Müdür uzun boylu ve kumraldı. Sakin kararlı ve dürüst bir insandı. Gencin ruhsal durumunu biliyormuş, onun için sessiz kalıyordu. Görevlinin dikkatine olumlu cevap veriyordu.
Gencin davranışları boyutunu aşmıştı. Kararımızı verdik; “çatlak,” dedik. Arkadaşın biri, biz gençliğimizde öğretmenimizin yanında konuşamazdık. Derken arkadaşa gencin normal olmadığını fark ettim, dedim.
Tarihi taş bina da kütüphaneydi. Orayı ziyaretimiz, akşama kalmayı gerektirir anlayışıyla içeriye girmekten vazgeçtik. Yolumuz üzerindeki tarihi camiyi ziyaret ettik. Çok güzeldi ve iyi korunmuştu. İçeriye girdik, az da olsa kendimize geldik.

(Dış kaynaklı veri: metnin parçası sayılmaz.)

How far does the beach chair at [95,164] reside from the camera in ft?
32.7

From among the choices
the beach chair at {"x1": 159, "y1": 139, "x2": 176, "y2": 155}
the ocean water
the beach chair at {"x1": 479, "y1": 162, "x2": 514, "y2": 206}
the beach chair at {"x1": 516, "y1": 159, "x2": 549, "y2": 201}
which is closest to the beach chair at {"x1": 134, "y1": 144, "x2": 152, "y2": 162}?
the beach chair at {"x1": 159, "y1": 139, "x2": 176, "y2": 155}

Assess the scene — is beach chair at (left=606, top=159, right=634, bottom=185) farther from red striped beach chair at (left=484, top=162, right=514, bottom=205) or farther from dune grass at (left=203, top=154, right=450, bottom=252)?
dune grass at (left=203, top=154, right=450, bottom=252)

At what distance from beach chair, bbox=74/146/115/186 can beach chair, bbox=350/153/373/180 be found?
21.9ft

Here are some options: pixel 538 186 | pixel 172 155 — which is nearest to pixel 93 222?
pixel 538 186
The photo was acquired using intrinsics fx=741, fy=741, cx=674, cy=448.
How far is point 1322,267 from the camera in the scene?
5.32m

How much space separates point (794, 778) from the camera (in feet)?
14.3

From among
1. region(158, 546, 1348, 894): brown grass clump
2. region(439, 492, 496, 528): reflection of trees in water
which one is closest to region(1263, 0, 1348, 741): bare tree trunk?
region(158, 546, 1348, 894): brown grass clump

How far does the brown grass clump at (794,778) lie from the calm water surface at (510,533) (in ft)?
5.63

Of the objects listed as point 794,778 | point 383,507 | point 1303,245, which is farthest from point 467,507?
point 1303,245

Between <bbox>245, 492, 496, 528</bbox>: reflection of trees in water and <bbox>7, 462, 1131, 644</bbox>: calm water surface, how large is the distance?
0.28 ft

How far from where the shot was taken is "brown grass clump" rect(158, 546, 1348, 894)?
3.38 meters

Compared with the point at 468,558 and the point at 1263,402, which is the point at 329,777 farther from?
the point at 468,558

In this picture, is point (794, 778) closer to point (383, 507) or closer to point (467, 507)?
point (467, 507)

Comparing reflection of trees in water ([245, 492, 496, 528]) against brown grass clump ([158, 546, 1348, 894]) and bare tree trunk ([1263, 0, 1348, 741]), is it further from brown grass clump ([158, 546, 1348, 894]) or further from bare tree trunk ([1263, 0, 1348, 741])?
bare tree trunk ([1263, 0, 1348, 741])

Arabaya vardık. Bir şeyler yedik. Sınırı geçtik ve çoğumuz uyuklamaya başladı. Genç hani dağlara çıkacaktık. İyi ki çıkmıyoruz yoksa geri gelmezdim, dedi. Kimse cevap vermedi.
Güneş peşimizi bıraktı. Bulutlu bir havaya girdik. Zaten akşam olmak üzereydi. Arkadaş gencin hikâyesini anlatacak ve yazacaktım. Mola yerinde, müdür, gencin ana ve babasını trafik kazasında kaybettiğini söyledi. Üzüldük, kaybetmekle olay bitmiyordu. Çünkü genç beyin tellerinde kopmalar vardı. Kız kardeşiyle, amcasının kontrolündeymişler.
Müdür uygun bir durumda onu psikoloğa götüreceğini ve tedavi ettireceğini söyledi.
Genç, sıkıntısını bize aynen yansıttı.